* **Provided material**:
□ □ □ □ □

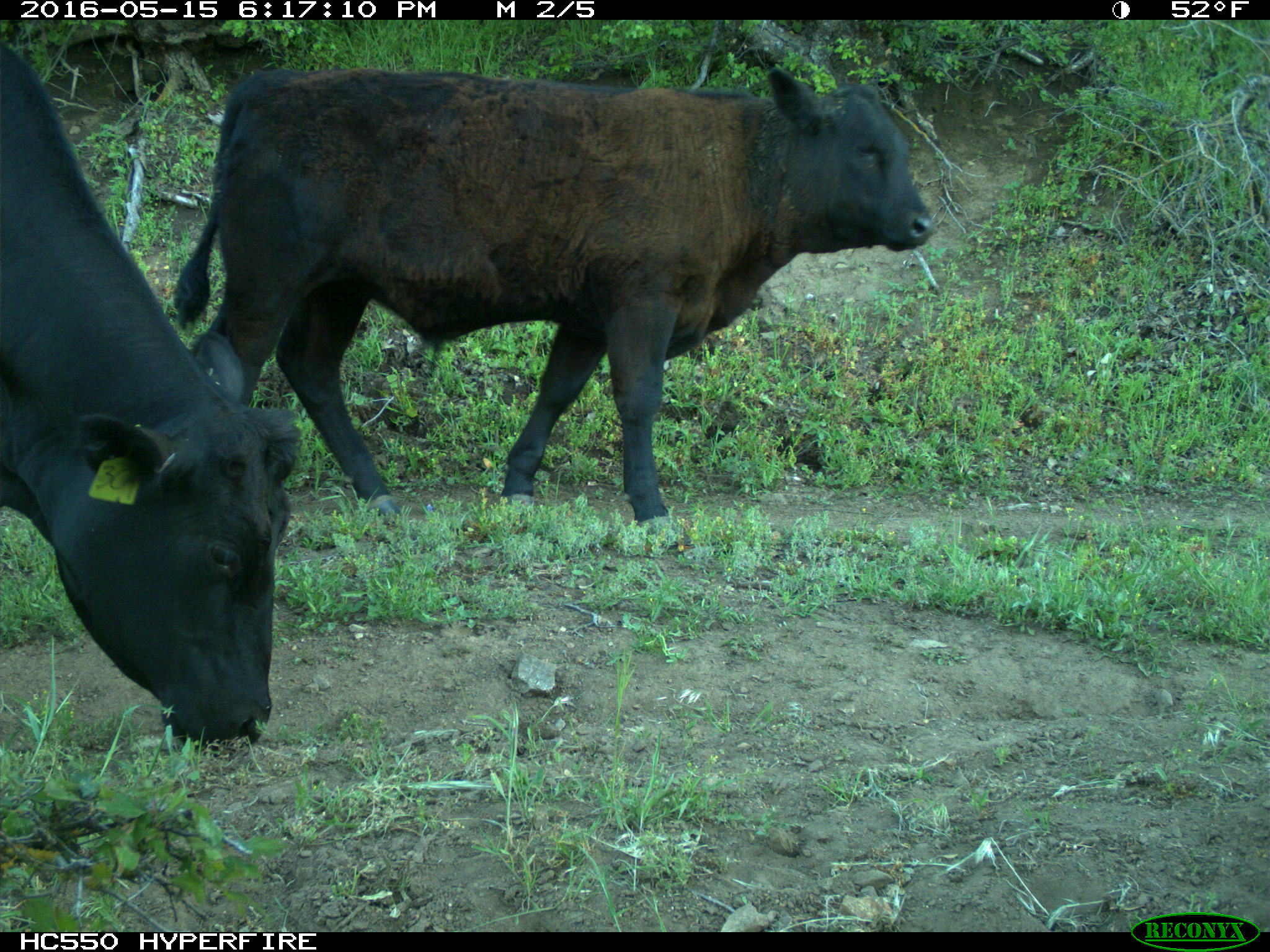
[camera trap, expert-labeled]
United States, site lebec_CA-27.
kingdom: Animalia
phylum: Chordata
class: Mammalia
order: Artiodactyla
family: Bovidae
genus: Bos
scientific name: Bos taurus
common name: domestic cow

□ □ □ □ □

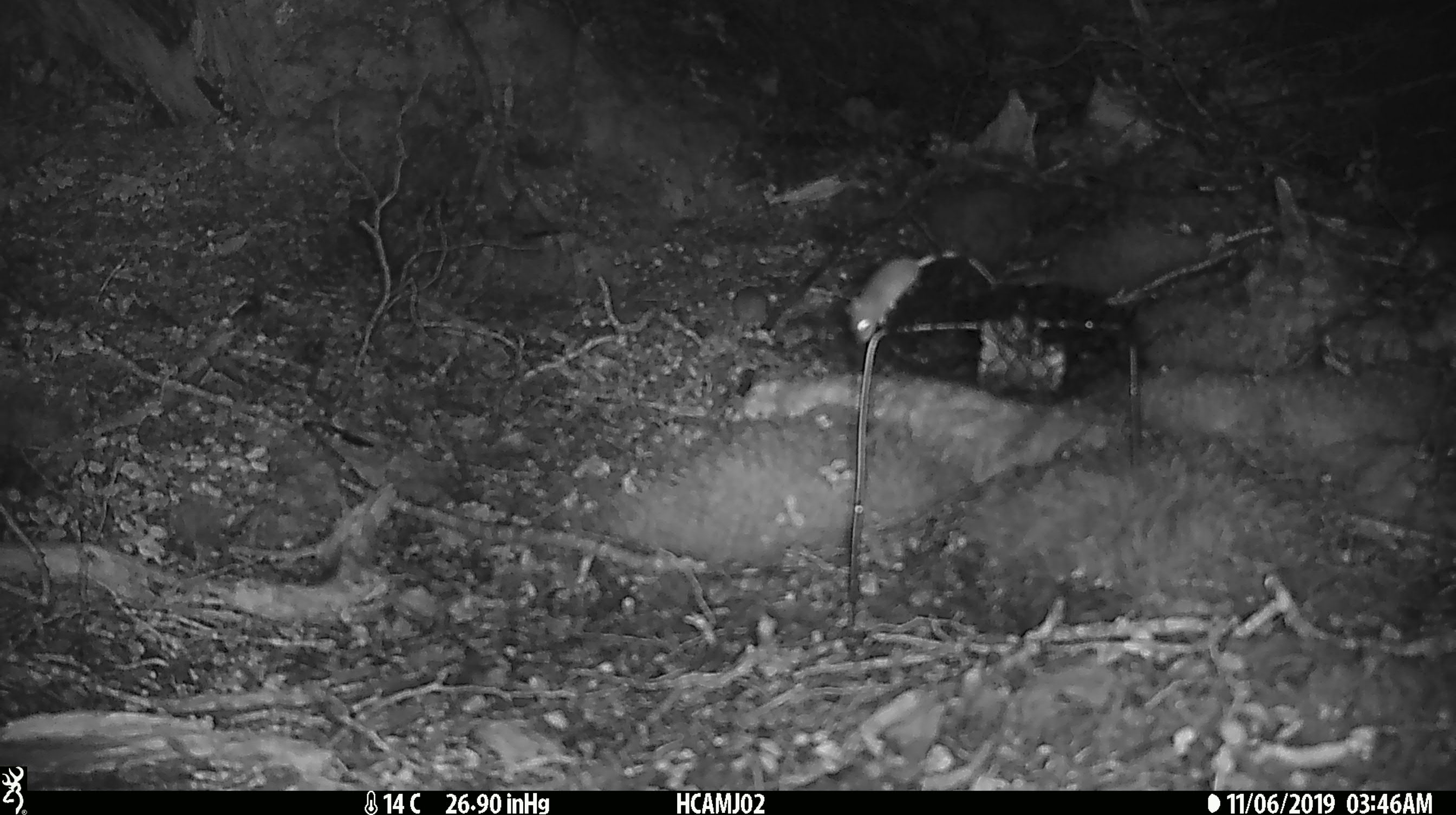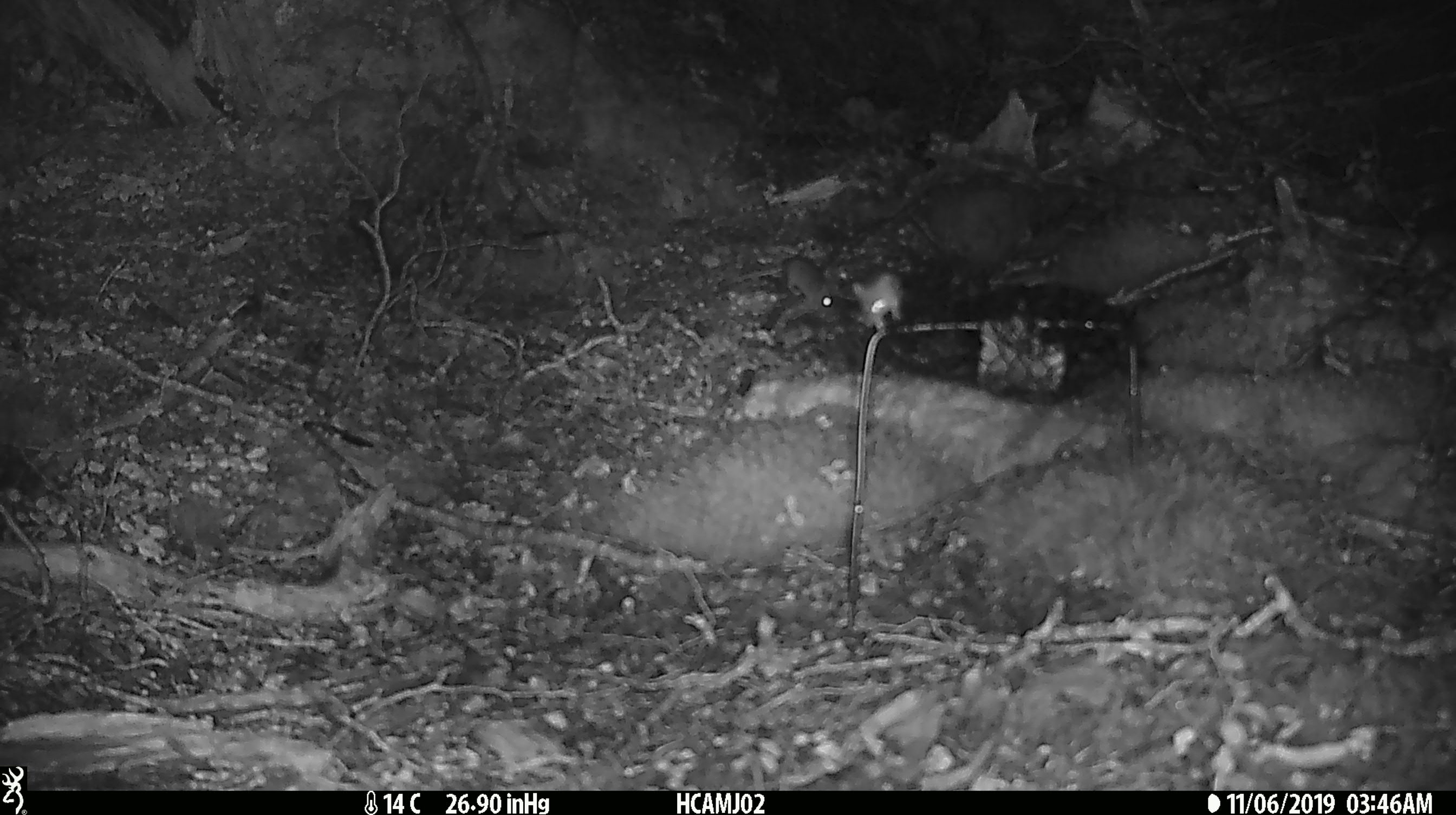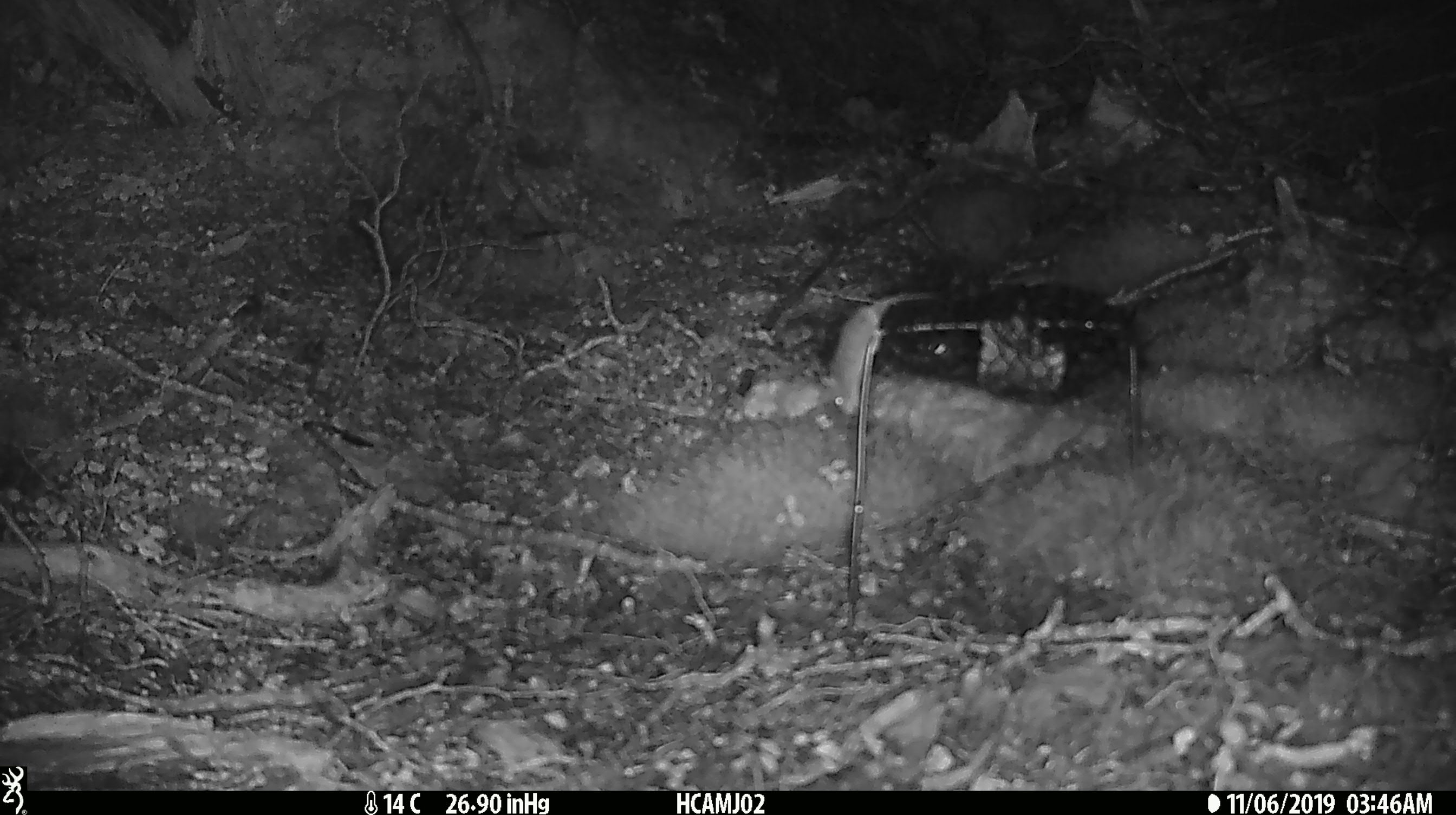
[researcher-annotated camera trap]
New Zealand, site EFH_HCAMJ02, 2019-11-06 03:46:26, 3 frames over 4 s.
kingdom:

□ □ □ □ □

* **Task requirements**: Among the lines of the data, which ones contain the word "camera"? Show them.

* **Solution**:
[camera trap, expert-labeled]
[researcher-annotated camera trap]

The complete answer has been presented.